### GIVEN PROBLEM:
Transfer the stretch of records from the line containing "Which of pixel" through the end of the records, requests included, adding 144 to every pixel coordinate in the answers.

### STORED RECORDS:
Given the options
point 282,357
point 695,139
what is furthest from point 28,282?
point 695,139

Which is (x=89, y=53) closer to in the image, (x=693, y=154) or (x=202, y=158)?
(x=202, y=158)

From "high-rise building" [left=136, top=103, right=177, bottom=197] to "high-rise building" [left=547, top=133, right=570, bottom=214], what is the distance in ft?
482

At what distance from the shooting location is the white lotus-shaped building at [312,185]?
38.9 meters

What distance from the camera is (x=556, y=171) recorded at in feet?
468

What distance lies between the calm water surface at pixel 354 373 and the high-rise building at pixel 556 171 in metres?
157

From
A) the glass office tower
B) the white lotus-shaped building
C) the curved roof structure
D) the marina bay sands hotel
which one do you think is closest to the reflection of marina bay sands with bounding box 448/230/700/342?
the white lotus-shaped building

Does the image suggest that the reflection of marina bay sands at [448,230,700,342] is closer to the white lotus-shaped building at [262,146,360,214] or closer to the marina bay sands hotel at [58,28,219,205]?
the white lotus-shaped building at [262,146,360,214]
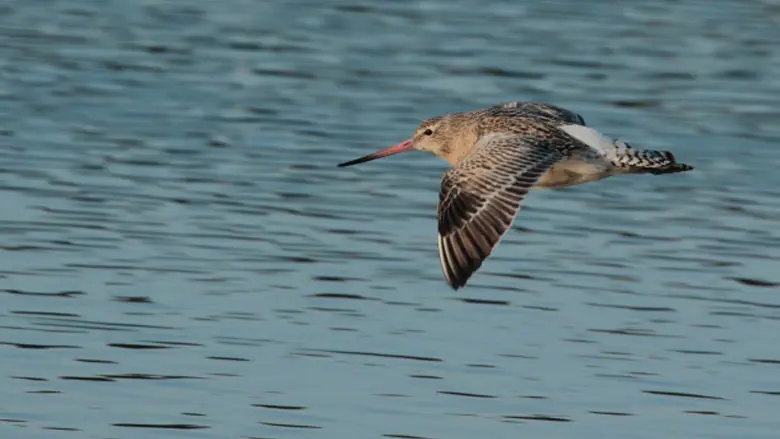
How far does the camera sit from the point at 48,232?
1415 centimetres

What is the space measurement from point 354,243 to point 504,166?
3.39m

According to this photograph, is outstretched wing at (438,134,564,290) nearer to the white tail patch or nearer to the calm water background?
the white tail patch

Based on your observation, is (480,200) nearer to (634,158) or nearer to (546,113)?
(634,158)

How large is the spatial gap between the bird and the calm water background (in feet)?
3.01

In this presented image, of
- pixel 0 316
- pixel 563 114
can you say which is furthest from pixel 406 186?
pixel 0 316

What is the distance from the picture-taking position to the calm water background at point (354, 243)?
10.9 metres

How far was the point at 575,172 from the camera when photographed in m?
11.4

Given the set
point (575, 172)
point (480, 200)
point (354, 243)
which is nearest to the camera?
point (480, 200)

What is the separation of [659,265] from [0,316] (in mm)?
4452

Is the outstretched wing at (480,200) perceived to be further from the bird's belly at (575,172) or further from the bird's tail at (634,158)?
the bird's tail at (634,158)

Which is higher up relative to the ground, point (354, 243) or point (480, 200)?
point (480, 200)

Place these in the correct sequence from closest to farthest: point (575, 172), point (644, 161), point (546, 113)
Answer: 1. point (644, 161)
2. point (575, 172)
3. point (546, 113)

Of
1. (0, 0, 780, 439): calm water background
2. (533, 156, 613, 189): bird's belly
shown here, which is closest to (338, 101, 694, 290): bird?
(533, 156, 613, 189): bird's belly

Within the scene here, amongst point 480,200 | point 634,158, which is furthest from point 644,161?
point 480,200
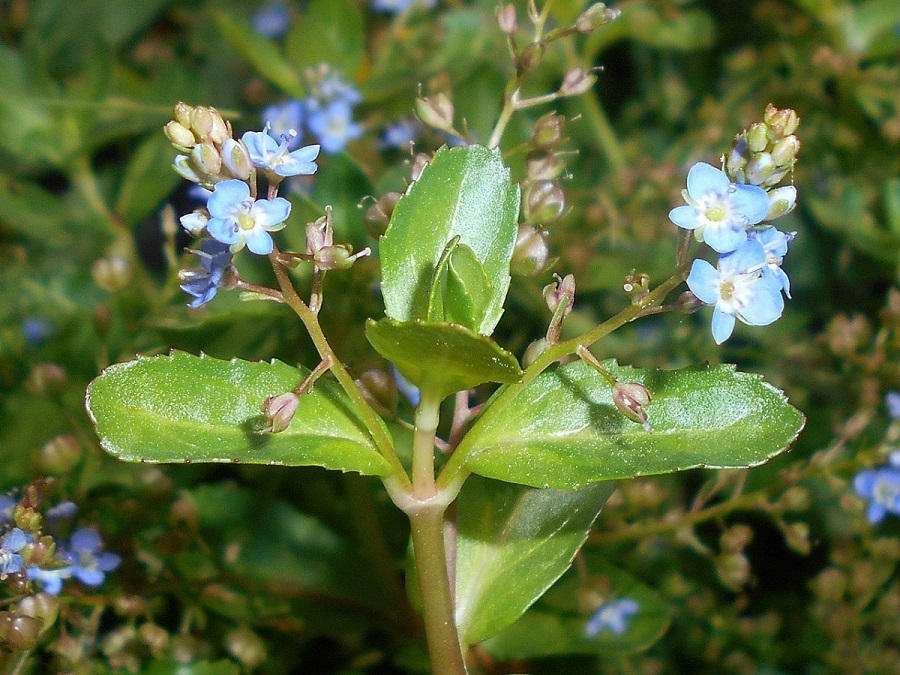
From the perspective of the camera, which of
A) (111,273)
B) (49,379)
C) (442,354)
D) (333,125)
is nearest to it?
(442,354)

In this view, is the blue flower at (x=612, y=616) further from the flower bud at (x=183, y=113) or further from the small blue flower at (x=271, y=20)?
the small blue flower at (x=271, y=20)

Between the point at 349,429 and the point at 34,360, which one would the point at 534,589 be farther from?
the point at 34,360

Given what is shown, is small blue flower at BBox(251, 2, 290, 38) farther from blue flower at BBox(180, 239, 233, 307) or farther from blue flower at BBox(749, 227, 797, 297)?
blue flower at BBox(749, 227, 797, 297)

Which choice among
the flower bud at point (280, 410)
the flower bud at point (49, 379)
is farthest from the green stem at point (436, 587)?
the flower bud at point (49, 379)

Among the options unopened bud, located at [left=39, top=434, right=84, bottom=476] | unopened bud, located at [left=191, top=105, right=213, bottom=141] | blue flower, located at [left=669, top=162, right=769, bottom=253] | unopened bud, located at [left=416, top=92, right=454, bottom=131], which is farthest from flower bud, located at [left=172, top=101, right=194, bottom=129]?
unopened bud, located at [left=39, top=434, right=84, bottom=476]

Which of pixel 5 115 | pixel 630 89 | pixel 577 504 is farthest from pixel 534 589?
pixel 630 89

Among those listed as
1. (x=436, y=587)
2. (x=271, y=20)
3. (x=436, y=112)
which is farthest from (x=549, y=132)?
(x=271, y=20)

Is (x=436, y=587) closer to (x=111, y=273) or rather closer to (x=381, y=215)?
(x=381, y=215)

### THE SOLUTION:
Which of pixel 5 115 | pixel 630 89 | pixel 577 504 is farthest from pixel 534 589?
pixel 774 233

Among those listed as
1. (x=436, y=587)
2. (x=271, y=20)
3. (x=436, y=112)
which is farthest from (x=549, y=132)?
(x=415, y=164)

Is (x=436, y=587) closer to (x=111, y=273) or rather closer to (x=381, y=215)?
(x=525, y=359)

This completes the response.